I am less sure about the part about wanting each student to be able to access their own folder from home. About a year ago I took a Unix course where we did something like that. I not sure about all the security implications that would be involved. Of course everyone used passwords. Most students used Telnet from their Windows computers at home to access their home partiton on a harddisk on one of several Unix servers. I did not do it that way however. I mentioned to the instuctor that I had Linux on my computer at home and asked if I could use that instead. He said yes. I used Telnet at first and later used rlogin and then later switched to mostly using SSH which is more secure. Linux is more or less a type of Unix by the way and is very similar. With any of the above commands we could look at what was in our directory and pactice using Unix commands.
Perhaps you would also want students to be able to access other kinds of information over the internet from a database of some kind. Well Red Hat and most other versions of Linux also come with the MySQL database program. MySQL is a database server which can be used together with Apache to provide forms and database information over the internet. The clients can be computers of any type that have a browser. PHP commands are usually used as middleware to connect MySQL to the Apache web server. I have been experimenting with that some lately. When designing any type of relational base is best to know at least a little bit of database theory first.

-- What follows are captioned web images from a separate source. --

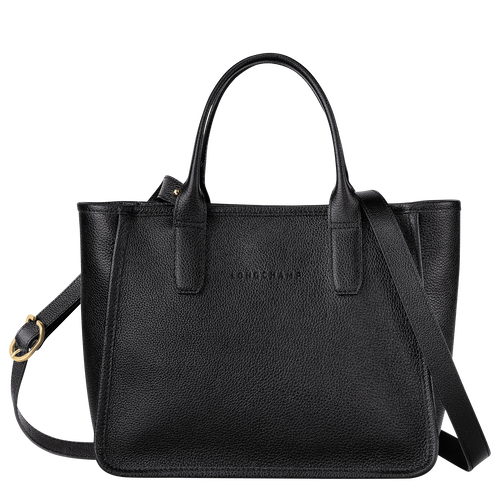 Longchamp Le Foulonné Leather Women\'s Top-handle Bags Black | 329-QONLMJ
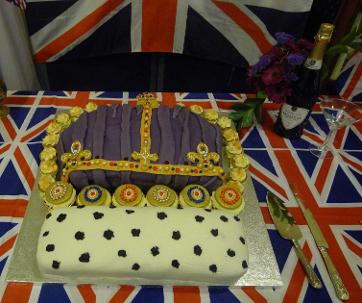 Jubilee Crown cake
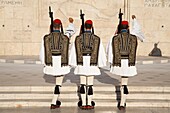 changing of the guard, parliament building, syntagmatos square, syntagma district, athens, greece, europe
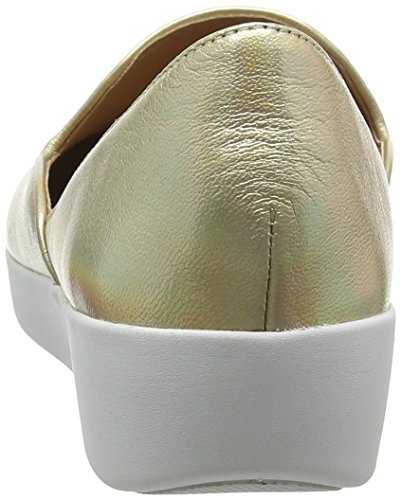FitFlop Women's Loafers, Gold Gold Iridescent, 37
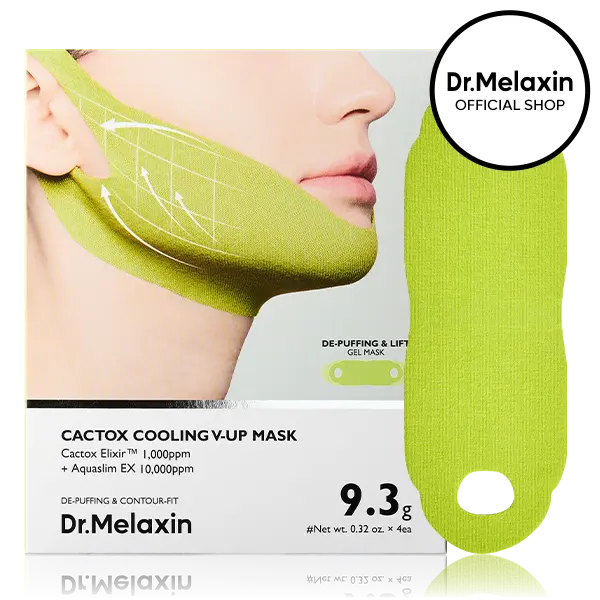 CACTOX V-LIFTING MEWING BAND with Cactus Cooling Reduce Puffiness & Pore Tightening for Visible Pore Care Skin Repair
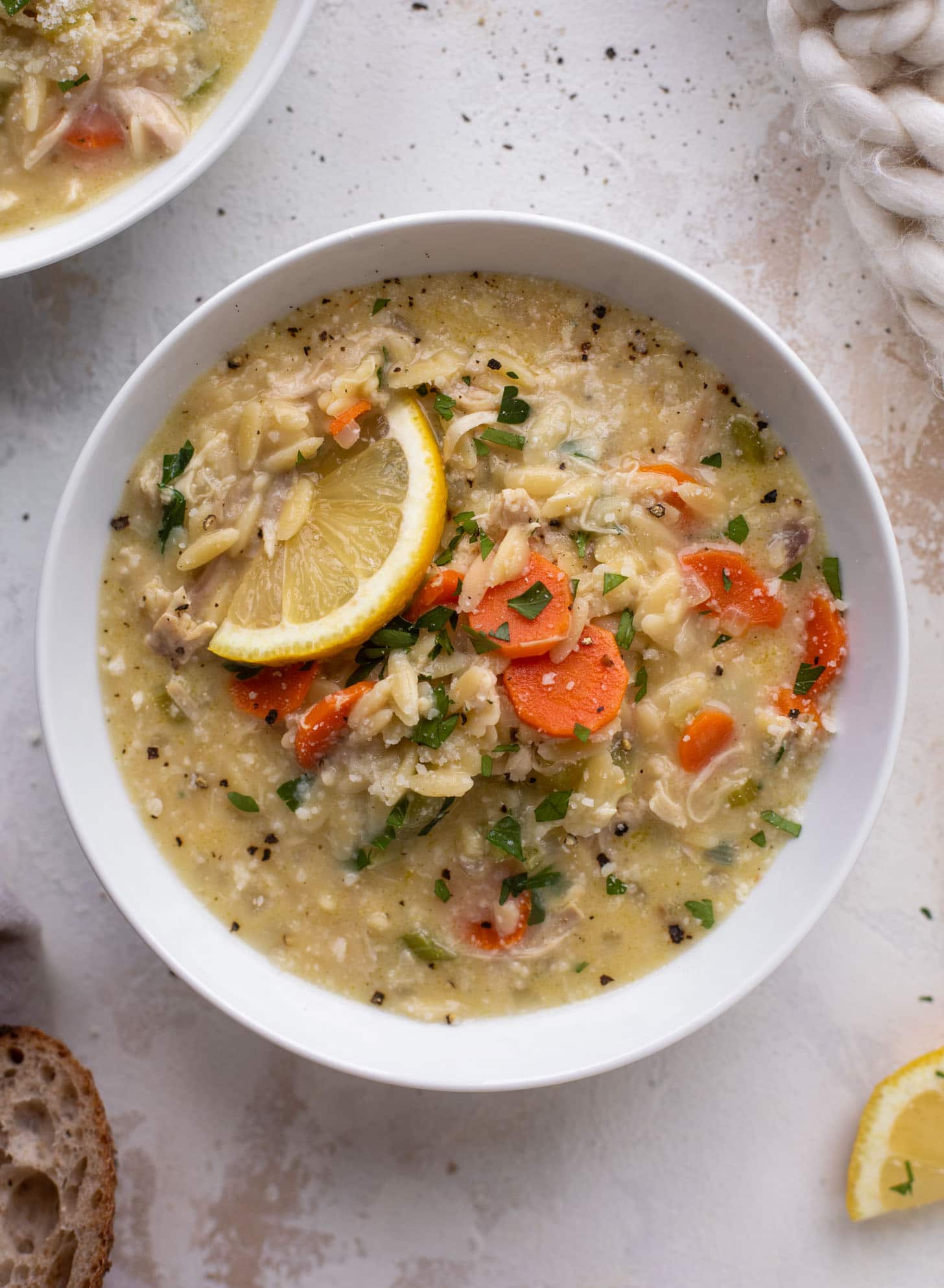 creamy chicken and orzo soup
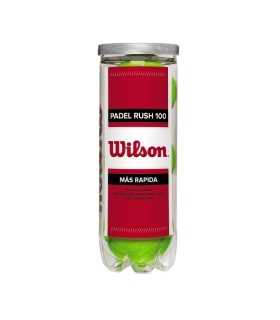 Caixa de 100 bolas Wilson Padel Rush | IPONTENNIS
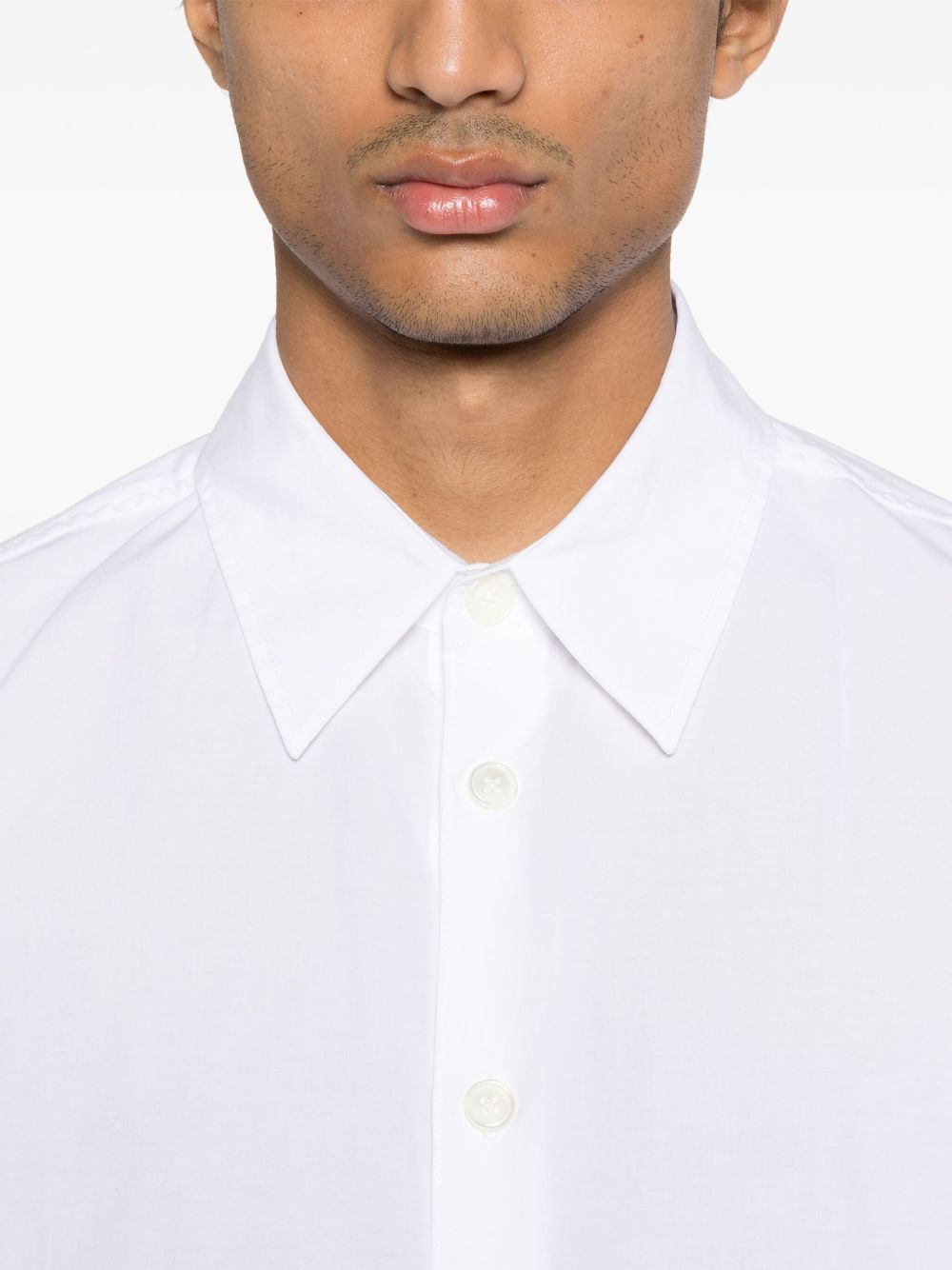 BEYOND SHIRT M4242BWP WHITELIQUIDPOPLIN OUR LEGACY
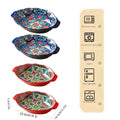Axyaa 9" Ceramic Egg Baking Pan & Pasta Plate Set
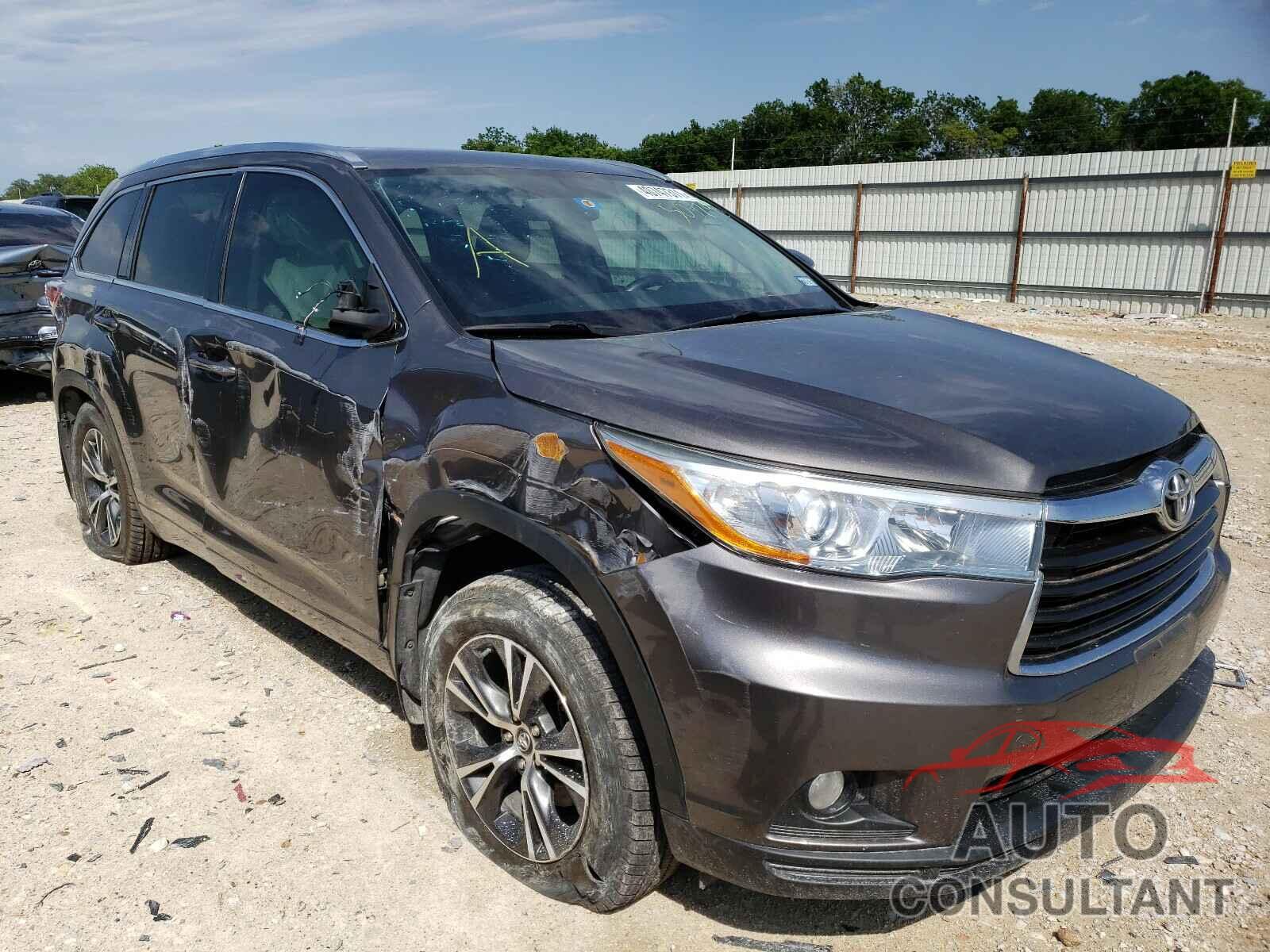 TOYOTA HIGHLANDER 2016 - 5TDKKRFH1GS507291
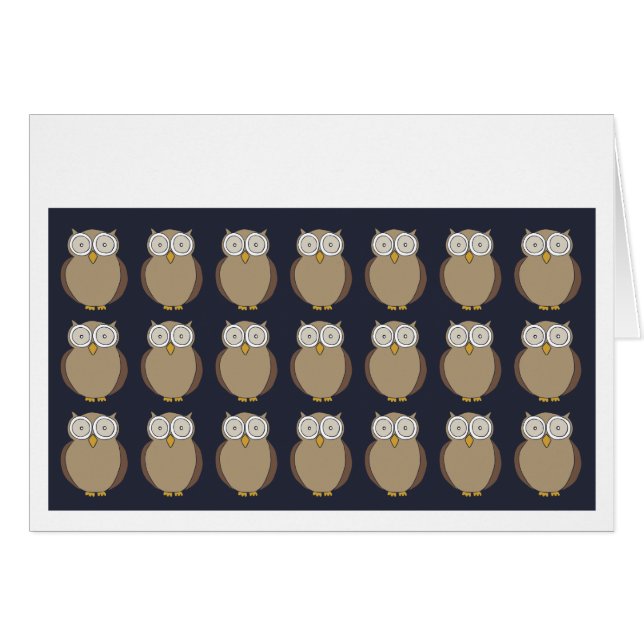 Owls Repeat (Front Horizontal)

As I mentioned earlier, I do not yet consider my self an expert on any of this and am still trying to learn more on the subjet. What type of media an topology do you have. Is it ethernet? Do you use CAT 5 cable or coax or fiber? Do you use a star, extened-star topolgy or what? Do you use hubs or switches? Are there any routers such as Cisco routers? Do you use a DNS server or use static IP addresses. Linux can also be used as a DNS sever although I have never tried doing that. If you do not want to post all that on the internet for security reasons that is ok!
Red Hat Linux also comes with an IPTables firewall. Most Linux distros come with that or something similar. I do not know much about it. I hope you do not need to get all that done before next fall. I am not sure how much you know about Linux or networks. It sounds like you will be busy.
Here is another thought I had. I once took a second class that was also offered offered over the Internet. It was from a University about 2,000 miles away. In that class we looked at study material and some of our assignments by logging in and accessing Lotus Notes. Of course we also had a text book. Lotus Notes is Windows software so perhaps a Windows server was used (I am not sure). Perhaps Tiki Wiki or something like that could be used instead. Tiki Wiki is free software for Linux, maybe it could be used in a similar way. I do not know much about and have never used it. I believe it is a collaboration environment where the users can edit the pages they read. Tiki Wiki also can be used for polls or quizes. It can also be used to create forums. Tiki Wiki is compatible with both Windows, Linux and Unix.
Linux and Unix come with various built in tools for remote access. People can get access using Telnet, rlogin, SSH and other tools. I am not sure precisely what you are trying to do but whatever it is, it can most likely be done with Linux! I am not implying that you would want to do all of that this summer, those are just a few of my thoughts.